*** Block opens ***

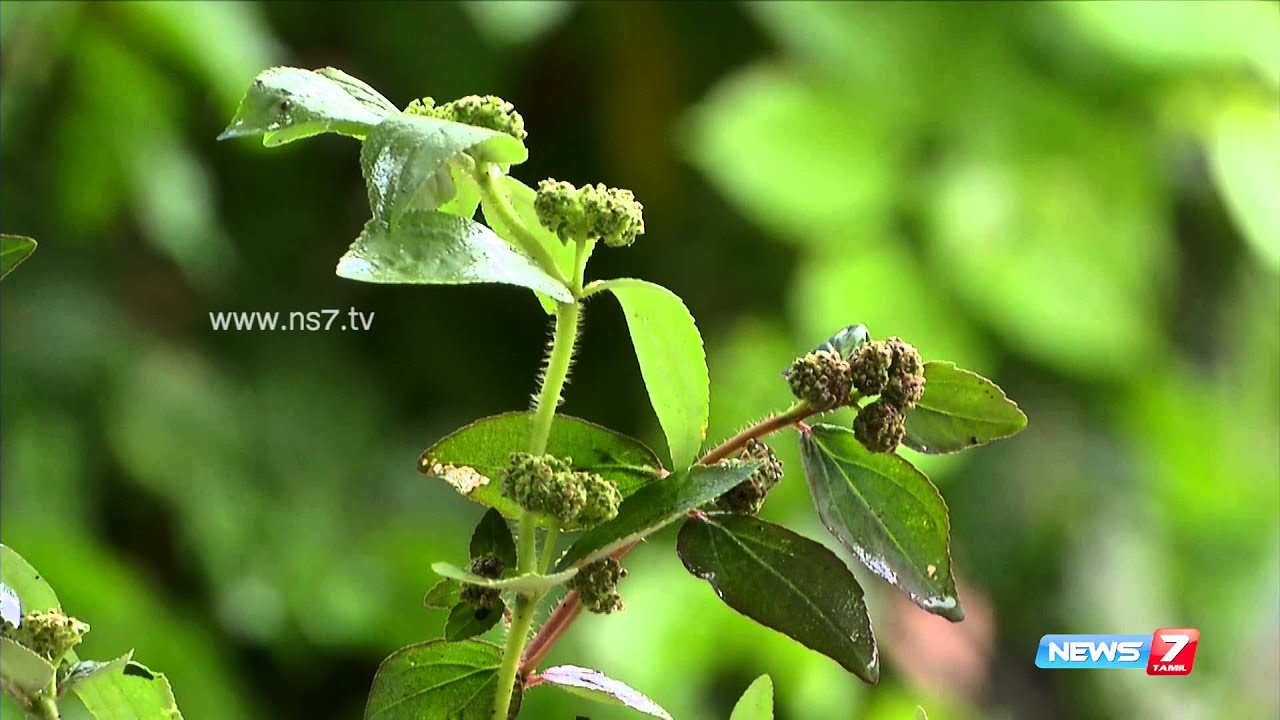 Kuppaimeni Acalypha Indica Grow This Herbal Plant On Your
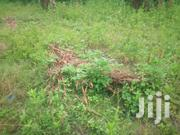 Land For Sale At Yikum Valley | Land & Plots For Sale for sale in Greater Accra, Accra Metropolitan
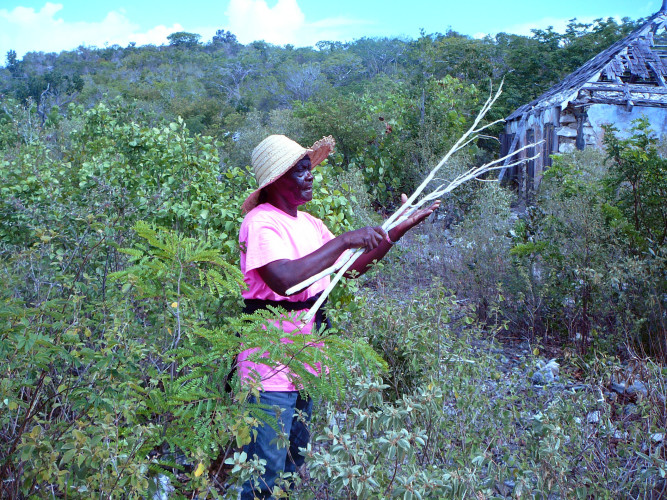 Local Lady Collecting Cascarilla Bark for Campari (Photo by Carolyn Wardle)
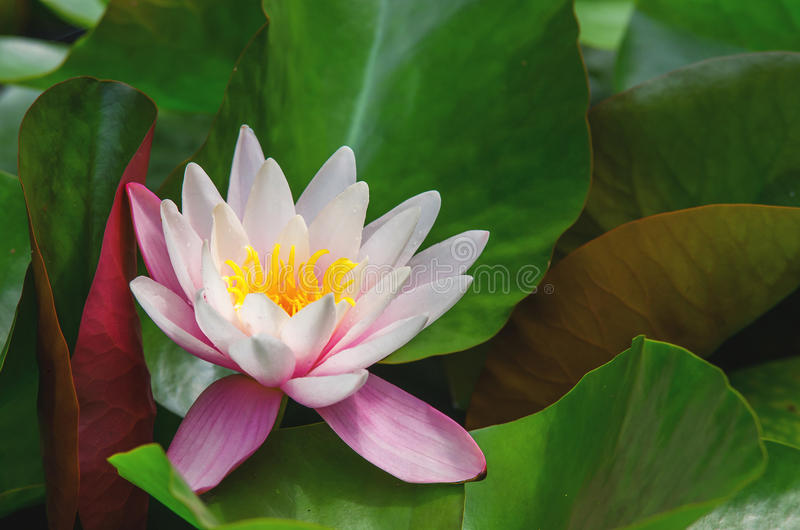 Belle plante aquatique photos stock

*** Block closes ***

▶ What the task asks
Could you retype every line above exactly as it appears, skipping the pictures?

▶ Your solution
 Kuppaimeni Acalypha Indica Grow This Herbal Plant On Your
 Land For Sale At Yikum Valley | Land & Plots For Sale for sale in Greater Accra, Accra Metropolitan
 Local Lady Collecting Cascarilla Bark for Campari (Photo by Carolyn Wardle)
 Belle plante aquatique photos stock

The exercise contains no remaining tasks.